- Born: 29 July 1985
- Died: 4 June 2024 (aged 38) Dhaka, Bangladesh
- Occupation(s): Actress, model
- Years active: 2006-2016
- Spouse: Parvez Sajjad (m. 2014) (divorced)
- Children: 2

= Rishta Laboni Shimana =

Bangladeshi model and actress

Rishta Laboni Shimana (29 July 1985 – 4 June 2024) was a Bangladeshi actress and model. She started her career in the entertainment industry in 2006 through the Lux-Channel i Superstar competition. She gained acclaim for her performance in the film Daruchini Dwip (2007). She played the role of Kakli in the popular programme Sakin Sarisuri. She also started acting in dramas. She took a break from acting in 2016 due to motherhood and returned to the film industry in 2023 until her death in 2024.

== Career ==
In 2006, Seemaa made it to the top 10 of the reality show Lux Channel I Superstar. Since then she worked in numerous dramas and commercials. Her first film was Daruchini Dwip, directed by Tauquir Ahmed. She last acted in Roshni, directed by Biplob Haider.

== Filmography ==

| Year | Title | Director | Notes |
|---|---|---|---|
| 2007 | Daruchini Dwip | Tauquir Ahmed |  |

== Personal life ==
Shimana married musician Parvez Sajjad in 2014. She took a break from the entertainment industry in 2016 due to motherhood. They had two children. The couple eventually divorced. Shimana married for the second time in 2019 and returned to the industry in 2023.

On 20 May 2024, she was admitted to a private hospital in Dhaka due to a brain haemorrhage. The next day, Seema was taken to another hospital in Dhanmondi for further treatment. She was then admitted to the National Institute of Neurosciences Hospital, where she underwent brain surgery. She was then transferred to Bangabandhu Sheikh Mujib Medical University, where she underwent tests and was put on life support as a last resort with ventilation. It was later reported that she died on 4 June at the age of 38.

#### What you need to do:
List every title of a film, programme, or show that the article on Rishta Laboni Shimana names.

#### Dataset entries:
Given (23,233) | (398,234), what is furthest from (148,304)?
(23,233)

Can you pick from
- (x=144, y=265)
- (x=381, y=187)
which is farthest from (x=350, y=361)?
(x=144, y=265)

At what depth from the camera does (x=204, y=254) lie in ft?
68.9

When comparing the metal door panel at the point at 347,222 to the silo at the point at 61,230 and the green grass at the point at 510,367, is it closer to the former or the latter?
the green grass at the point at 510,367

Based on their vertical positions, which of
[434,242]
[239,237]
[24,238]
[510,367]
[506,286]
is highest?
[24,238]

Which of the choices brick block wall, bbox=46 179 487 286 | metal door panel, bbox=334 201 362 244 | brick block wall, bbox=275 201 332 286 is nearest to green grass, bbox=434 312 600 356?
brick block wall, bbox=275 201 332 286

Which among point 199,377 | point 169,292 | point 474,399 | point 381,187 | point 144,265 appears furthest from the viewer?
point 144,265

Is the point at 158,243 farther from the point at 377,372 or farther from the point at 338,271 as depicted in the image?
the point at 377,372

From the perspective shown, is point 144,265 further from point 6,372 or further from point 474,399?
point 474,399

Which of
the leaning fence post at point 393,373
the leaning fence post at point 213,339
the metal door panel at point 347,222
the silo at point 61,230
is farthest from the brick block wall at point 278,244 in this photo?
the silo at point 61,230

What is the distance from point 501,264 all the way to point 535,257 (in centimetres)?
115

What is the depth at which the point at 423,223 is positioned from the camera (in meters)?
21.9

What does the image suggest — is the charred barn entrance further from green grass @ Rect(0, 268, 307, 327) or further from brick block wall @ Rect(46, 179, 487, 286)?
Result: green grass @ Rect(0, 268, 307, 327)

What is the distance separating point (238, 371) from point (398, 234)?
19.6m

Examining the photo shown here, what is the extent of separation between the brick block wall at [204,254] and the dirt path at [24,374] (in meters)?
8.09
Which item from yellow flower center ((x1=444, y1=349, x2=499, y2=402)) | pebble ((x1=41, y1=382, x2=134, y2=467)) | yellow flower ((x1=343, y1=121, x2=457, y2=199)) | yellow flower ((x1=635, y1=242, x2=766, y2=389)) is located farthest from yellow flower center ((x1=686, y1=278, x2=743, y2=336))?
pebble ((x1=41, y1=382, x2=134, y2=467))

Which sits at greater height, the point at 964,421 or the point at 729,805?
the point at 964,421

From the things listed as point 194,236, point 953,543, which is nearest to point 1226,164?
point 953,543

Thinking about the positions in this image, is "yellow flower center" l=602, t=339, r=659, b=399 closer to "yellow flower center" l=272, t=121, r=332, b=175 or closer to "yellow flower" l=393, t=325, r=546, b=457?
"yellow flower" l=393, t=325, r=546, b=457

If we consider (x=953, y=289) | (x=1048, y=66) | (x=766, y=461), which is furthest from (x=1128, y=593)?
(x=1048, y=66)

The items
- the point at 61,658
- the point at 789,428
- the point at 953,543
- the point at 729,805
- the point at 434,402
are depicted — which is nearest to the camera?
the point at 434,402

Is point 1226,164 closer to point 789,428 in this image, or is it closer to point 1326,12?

#### Answer to the exercise:
- Lux-Channel i Superstar (also given as Lux Channel I Superstar)
- Daruchini Dwip
- Sakin Sarisuri
- Roshni